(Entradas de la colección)
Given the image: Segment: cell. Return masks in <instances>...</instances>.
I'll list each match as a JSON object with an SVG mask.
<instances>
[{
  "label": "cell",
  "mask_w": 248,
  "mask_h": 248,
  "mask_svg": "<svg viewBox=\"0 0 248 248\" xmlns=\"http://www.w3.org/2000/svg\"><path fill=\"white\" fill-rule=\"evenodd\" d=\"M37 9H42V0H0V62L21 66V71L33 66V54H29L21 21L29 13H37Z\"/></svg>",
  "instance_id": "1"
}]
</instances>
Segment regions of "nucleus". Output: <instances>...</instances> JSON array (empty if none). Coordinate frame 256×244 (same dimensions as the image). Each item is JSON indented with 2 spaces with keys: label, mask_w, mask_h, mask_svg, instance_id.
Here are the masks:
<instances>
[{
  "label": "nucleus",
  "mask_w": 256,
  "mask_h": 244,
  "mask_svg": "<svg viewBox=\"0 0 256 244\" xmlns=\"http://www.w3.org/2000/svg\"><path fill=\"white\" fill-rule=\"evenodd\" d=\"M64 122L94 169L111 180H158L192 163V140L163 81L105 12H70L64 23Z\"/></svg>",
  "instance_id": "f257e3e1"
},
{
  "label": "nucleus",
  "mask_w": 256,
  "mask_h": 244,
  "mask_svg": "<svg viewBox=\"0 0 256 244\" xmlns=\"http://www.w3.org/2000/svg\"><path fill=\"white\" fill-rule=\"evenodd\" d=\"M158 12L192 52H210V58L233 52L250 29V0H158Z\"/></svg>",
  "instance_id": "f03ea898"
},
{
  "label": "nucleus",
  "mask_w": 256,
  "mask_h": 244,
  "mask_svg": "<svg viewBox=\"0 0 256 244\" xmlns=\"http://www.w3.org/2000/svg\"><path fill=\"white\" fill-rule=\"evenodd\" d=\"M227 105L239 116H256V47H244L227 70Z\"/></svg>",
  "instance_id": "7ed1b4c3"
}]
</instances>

*Enunciado*: Actualiza todos los datos: sustituye "Segment" por "Outline" cada vez que aparezca y deja todo lo demás sin cambios.

*Respuesta*:
Given the image: Outline: cell. Return masks in <instances>...</instances>.
I'll list each match as a JSON object with an SVG mask.
<instances>
[{
  "label": "cell",
  "mask_w": 248,
  "mask_h": 248,
  "mask_svg": "<svg viewBox=\"0 0 248 248\" xmlns=\"http://www.w3.org/2000/svg\"><path fill=\"white\" fill-rule=\"evenodd\" d=\"M37 9H42V0H0V62L21 66V71L33 66V54H29L21 21L29 13H37Z\"/></svg>",
  "instance_id": "1"
}]
</instances>
Outline regions of "nucleus". Output: <instances>...</instances> JSON array (empty if none). Coordinate frame 256×244 (same dimensions as the image). Each item is JSON indented with 2 spaces with keys: label, mask_w, mask_h, mask_svg, instance_id.
Here are the masks:
<instances>
[{
  "label": "nucleus",
  "mask_w": 256,
  "mask_h": 244,
  "mask_svg": "<svg viewBox=\"0 0 256 244\" xmlns=\"http://www.w3.org/2000/svg\"><path fill=\"white\" fill-rule=\"evenodd\" d=\"M64 122L94 169L111 180H158L192 163V140L163 81L105 12H70L64 23Z\"/></svg>",
  "instance_id": "f257e3e1"
},
{
  "label": "nucleus",
  "mask_w": 256,
  "mask_h": 244,
  "mask_svg": "<svg viewBox=\"0 0 256 244\" xmlns=\"http://www.w3.org/2000/svg\"><path fill=\"white\" fill-rule=\"evenodd\" d=\"M158 12L192 52H210V58L233 52L250 29V0H158Z\"/></svg>",
  "instance_id": "f03ea898"
},
{
  "label": "nucleus",
  "mask_w": 256,
  "mask_h": 244,
  "mask_svg": "<svg viewBox=\"0 0 256 244\" xmlns=\"http://www.w3.org/2000/svg\"><path fill=\"white\" fill-rule=\"evenodd\" d=\"M227 105L239 116H256V47H244L227 70Z\"/></svg>",
  "instance_id": "7ed1b4c3"
}]
</instances>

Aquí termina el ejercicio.